Asundexian reduces risk of recurrent stroke without increasing the risk of bleeding
Asundexian, an investigational anti clotting medication, appears to lower the risk of stroke without increasing bleeding in patients who have had a recent stroke or transient ischemic attack (TIA) caused by a clot forming outside of the heart (non-cardioembolic stroke).
Findings from the OCEANIC STROKE trial were published in The New England Journal of Medicine (NEJM) on April 15, 2026.
“This is something researchers have been working toward for decades,” said Mike Sharma, MD, principal investigator of the study and a senior scientist at the Population Health Research Institute (PHRI), a joint institute of McMaster University and Hamilton Health Sciences in Hamilton, Ontario, Canada. “Asundexian reduced the occurrence of a stroke by 26 per cent, and this benefit was consistent across patients of different ages, sexes, stroke severity, and stroke causes, without increasing major bleeding or other serious side-effects.”

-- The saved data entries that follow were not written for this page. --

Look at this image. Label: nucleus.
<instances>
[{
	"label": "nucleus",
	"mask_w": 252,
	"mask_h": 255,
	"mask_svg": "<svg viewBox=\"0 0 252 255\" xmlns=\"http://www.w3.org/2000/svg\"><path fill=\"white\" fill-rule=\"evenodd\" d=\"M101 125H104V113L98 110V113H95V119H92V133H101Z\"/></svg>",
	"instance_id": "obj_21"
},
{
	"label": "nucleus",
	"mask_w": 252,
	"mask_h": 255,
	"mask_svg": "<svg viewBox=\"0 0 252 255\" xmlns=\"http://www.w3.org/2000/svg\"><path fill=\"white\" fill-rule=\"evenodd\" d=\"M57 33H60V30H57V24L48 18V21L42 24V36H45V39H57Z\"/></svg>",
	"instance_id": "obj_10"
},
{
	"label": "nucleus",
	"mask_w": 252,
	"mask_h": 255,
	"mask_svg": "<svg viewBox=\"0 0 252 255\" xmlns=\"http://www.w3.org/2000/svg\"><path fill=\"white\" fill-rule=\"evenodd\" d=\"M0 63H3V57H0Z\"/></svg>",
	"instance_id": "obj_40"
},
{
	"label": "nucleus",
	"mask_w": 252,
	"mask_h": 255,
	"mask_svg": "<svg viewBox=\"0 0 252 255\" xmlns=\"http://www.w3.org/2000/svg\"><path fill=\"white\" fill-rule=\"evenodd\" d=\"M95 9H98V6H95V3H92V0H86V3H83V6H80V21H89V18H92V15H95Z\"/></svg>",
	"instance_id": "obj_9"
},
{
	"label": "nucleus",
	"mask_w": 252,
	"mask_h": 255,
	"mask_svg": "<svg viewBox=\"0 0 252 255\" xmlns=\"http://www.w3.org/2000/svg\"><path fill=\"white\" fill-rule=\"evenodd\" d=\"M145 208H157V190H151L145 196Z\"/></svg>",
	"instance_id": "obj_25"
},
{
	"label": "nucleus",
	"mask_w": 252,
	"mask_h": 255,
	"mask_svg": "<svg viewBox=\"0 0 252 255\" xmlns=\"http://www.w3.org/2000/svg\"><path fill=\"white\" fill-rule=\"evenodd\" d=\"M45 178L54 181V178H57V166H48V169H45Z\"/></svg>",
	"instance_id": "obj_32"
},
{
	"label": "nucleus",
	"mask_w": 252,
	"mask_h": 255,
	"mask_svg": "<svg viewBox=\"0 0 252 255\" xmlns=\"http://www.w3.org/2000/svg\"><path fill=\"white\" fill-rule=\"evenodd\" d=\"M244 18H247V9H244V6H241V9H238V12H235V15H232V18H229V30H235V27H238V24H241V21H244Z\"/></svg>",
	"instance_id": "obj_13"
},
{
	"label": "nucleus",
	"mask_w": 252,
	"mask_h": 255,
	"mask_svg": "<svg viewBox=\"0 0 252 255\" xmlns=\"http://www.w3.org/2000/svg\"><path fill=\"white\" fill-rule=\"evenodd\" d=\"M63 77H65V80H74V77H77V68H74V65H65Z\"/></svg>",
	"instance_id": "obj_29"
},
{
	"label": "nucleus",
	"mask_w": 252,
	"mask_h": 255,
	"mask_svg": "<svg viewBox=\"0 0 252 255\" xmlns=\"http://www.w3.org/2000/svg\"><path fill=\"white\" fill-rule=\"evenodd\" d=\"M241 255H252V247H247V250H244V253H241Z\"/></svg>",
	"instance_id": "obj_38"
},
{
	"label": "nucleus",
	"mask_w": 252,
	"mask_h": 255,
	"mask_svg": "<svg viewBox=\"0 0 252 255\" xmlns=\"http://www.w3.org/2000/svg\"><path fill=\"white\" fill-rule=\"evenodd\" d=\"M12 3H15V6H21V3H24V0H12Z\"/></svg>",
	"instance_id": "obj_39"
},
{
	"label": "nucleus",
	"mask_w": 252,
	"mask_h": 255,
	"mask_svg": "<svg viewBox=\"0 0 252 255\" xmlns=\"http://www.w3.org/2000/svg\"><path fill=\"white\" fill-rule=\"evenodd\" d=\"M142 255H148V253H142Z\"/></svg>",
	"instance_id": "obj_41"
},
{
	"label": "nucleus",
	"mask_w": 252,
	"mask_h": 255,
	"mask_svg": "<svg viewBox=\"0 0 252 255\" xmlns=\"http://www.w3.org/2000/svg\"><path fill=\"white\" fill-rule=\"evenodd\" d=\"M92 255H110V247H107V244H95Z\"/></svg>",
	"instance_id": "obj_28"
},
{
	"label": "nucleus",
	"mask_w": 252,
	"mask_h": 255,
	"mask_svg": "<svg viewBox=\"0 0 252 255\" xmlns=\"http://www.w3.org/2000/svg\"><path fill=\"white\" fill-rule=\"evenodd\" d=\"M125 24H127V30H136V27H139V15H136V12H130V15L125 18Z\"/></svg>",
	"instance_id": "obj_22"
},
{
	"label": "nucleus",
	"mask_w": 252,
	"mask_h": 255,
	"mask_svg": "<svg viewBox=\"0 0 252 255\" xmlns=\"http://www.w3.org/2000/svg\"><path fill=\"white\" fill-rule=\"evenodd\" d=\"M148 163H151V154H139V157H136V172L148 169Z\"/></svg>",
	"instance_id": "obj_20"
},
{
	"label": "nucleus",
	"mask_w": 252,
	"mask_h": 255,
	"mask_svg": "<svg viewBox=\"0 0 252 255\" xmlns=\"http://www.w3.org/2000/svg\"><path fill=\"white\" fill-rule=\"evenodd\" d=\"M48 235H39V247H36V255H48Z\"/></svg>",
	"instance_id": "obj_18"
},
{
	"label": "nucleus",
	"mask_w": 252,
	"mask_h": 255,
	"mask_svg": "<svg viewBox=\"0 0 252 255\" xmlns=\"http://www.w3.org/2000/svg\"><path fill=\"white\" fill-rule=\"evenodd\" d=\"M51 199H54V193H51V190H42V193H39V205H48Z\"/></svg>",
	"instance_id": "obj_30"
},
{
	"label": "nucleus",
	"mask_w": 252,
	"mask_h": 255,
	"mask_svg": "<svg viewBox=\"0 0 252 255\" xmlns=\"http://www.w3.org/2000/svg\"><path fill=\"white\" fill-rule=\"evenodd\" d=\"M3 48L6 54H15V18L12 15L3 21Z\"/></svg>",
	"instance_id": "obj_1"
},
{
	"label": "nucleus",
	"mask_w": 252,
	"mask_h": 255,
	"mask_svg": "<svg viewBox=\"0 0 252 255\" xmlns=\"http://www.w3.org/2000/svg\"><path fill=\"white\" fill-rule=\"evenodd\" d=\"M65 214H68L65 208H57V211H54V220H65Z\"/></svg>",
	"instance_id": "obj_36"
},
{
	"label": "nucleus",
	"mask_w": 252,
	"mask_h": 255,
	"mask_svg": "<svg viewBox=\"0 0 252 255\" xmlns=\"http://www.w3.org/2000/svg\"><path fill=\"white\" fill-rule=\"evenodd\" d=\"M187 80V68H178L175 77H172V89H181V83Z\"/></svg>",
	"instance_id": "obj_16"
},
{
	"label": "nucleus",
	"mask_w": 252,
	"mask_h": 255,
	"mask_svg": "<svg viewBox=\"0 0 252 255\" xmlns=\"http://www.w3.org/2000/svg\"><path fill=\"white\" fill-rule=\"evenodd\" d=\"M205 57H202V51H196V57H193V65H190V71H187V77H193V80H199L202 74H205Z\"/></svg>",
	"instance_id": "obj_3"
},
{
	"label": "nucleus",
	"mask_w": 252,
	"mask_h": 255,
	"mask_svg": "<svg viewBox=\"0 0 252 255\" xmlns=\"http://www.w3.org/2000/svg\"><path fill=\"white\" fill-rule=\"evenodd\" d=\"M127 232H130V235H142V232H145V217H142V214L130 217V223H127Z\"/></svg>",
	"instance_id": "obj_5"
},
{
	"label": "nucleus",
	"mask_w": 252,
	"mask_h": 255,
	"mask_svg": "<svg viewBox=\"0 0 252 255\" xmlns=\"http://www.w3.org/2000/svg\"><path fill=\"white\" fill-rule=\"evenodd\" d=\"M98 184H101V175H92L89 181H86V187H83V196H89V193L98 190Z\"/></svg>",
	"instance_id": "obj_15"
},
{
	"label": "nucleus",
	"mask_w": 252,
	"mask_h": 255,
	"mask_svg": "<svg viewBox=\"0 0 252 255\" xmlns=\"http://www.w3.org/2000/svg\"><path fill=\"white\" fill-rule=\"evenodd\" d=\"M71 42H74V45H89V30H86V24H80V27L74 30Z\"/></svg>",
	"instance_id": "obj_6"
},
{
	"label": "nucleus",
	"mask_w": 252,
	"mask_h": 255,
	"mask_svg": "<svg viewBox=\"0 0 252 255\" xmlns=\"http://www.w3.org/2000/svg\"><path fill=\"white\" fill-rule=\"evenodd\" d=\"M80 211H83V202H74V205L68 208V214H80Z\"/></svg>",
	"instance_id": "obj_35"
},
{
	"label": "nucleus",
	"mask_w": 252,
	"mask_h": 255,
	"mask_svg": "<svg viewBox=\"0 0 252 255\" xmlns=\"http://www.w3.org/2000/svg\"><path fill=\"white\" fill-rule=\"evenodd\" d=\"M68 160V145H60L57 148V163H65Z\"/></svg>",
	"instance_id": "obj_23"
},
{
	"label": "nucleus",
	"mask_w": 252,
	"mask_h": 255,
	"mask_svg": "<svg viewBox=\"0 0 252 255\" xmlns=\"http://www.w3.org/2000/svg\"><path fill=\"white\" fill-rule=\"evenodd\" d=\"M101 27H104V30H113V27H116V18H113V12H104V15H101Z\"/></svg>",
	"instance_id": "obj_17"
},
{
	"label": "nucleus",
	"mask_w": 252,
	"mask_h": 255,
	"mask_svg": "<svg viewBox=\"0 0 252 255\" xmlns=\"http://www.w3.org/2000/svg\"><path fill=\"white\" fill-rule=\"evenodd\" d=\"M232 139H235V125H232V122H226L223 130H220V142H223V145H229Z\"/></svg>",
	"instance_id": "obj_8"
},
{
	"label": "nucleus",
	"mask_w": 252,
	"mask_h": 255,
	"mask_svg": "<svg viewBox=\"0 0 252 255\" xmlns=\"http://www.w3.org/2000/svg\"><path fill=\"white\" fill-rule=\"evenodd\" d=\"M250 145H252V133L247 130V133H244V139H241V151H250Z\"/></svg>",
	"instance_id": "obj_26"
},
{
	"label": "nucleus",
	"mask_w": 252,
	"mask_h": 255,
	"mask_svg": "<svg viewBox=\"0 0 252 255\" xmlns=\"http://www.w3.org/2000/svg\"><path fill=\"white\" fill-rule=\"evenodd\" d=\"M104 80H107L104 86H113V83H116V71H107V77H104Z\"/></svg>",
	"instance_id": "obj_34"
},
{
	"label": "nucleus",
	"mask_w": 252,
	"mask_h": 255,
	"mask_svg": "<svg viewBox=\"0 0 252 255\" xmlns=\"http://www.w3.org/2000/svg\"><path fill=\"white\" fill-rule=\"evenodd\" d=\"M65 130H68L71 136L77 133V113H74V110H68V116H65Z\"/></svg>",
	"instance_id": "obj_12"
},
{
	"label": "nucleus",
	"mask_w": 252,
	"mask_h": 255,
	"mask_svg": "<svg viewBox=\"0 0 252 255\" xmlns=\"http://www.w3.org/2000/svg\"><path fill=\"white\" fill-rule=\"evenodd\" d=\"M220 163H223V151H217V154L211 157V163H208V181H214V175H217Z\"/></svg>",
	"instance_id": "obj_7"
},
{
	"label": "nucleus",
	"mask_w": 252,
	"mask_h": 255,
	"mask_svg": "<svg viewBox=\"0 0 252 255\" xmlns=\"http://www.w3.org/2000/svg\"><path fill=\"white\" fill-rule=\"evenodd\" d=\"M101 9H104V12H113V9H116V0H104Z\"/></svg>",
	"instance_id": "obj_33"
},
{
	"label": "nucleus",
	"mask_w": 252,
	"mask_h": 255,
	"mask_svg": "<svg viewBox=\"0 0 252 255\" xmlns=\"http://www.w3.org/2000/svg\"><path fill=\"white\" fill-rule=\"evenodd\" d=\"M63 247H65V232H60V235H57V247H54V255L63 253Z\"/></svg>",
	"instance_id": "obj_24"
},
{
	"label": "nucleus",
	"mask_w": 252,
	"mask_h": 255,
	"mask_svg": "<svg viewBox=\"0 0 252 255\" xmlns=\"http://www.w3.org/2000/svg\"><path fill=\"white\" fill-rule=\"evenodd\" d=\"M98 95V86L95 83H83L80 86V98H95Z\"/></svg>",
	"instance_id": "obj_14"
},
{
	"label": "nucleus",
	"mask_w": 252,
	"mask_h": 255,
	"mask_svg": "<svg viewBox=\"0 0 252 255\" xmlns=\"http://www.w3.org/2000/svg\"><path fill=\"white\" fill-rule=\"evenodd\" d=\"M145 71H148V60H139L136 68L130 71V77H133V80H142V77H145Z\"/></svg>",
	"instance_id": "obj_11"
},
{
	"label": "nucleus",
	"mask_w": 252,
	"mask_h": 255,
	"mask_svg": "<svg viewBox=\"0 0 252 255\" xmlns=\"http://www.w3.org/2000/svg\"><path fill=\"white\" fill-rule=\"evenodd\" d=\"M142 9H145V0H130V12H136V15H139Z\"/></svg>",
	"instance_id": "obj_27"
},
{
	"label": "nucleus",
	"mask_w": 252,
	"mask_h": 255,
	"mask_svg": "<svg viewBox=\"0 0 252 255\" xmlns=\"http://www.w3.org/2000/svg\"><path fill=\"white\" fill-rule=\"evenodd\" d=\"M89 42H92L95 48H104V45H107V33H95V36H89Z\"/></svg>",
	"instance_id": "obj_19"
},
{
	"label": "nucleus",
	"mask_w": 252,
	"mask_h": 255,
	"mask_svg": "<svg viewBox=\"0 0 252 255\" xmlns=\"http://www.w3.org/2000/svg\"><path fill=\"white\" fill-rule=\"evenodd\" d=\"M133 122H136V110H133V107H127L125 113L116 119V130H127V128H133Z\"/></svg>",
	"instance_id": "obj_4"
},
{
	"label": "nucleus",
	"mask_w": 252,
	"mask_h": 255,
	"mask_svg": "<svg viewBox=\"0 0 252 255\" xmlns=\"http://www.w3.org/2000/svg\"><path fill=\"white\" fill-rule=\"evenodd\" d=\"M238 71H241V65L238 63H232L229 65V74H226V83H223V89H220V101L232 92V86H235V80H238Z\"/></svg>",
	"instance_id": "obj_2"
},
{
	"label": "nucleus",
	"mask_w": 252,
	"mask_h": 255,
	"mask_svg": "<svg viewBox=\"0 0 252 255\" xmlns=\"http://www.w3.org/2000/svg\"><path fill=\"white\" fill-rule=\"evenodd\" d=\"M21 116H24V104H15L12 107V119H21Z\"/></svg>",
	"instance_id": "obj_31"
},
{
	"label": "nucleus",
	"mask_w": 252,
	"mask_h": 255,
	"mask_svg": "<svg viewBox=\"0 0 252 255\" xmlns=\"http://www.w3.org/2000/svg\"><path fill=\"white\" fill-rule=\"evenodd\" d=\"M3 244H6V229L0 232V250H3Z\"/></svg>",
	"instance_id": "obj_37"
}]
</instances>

As background to the phase 3 trial, the authors noted that patients with non-cardioembolic ischemic stroke or transient ischemic attack (TIA) are at elevated for recurrent stroke. “Low factor XI levels are associated with a reduced risk of ischemic stroke. Asundexian inhibits activated factor XI.”
The study was designed to determine whether the addition of asundexian to antiplatelet therapy would be superior to antiplatelet therapy monotherapy for the secondary prevention of ischemic stroke.
The investigators randomized 12,327 adult subjects within 72 hours of a non cardioembolic stroke or a temporary blockage of blood flow to the brain (TIA). Each subject had at least one of the following — a nonlacunar infarct on imaging, a history of atherosclerosis or evidence of atherosclerotic plaque at any location on cerebrovascular imaging.
The average age of the subjects was 68 years; 25 per cent were over the age of 75, and 33 per cent were women.
The researchers noted that, “Currently, preventing another stroke in these situations relies mainly on antiplatelet medications, a type of anti-clotting medication that reduces risk only modestly and increases bleeding when combined or used for long term.”
The subjects received asundexian (50 mg once daily) or placebo, in addition to dual or single antiplatelet therapy.
The primary efficacy outcome was ischemic stroke. The primary safety outcome was major bleeding.
Subjects were followed regularly at one month and three months and then at three-month intervals to track outcomes.
Researchers found that 6.2 per cent of patients taking asundexian experienced another ischemic stroke, compared with 8.4 per cent of those taking placebo, a 26 per cent reduction in this primary outcome. They also found that 9.2 per cent of the subjects experienced a major cardiovascular event (stroke, heart attack or cardiovascular death), compared with 11.1 per cent on placebo (17 per cent reduction).
Disabling or fatal strokes occurred in 2.1 per cent of patients taking asundexian versus three per cent in the placebo group (31 per cent reduction).
There was no increase in bleeding among subjects treated with asundexian.
The authors concluded, “Among patients with non-cardioembolic ischemic stroke or high-risk TIA treated with antiplatelet therapy, asundexian at a daily dose of 50 mg resulted in lower risks of ischemic stroke and major cardiovascular events than placebo, without a higher risk of major bleeding.”
“Until now, reducing stroke risk has often been associated with higher bleeding risk. These findings give us hope for a safer way to prevent recurrent strokes,” added Ashkan Shoamanesh, co principal investigator of the study and PHRI senior scientist. “That’s something physicians, patients and families have been waiting for.”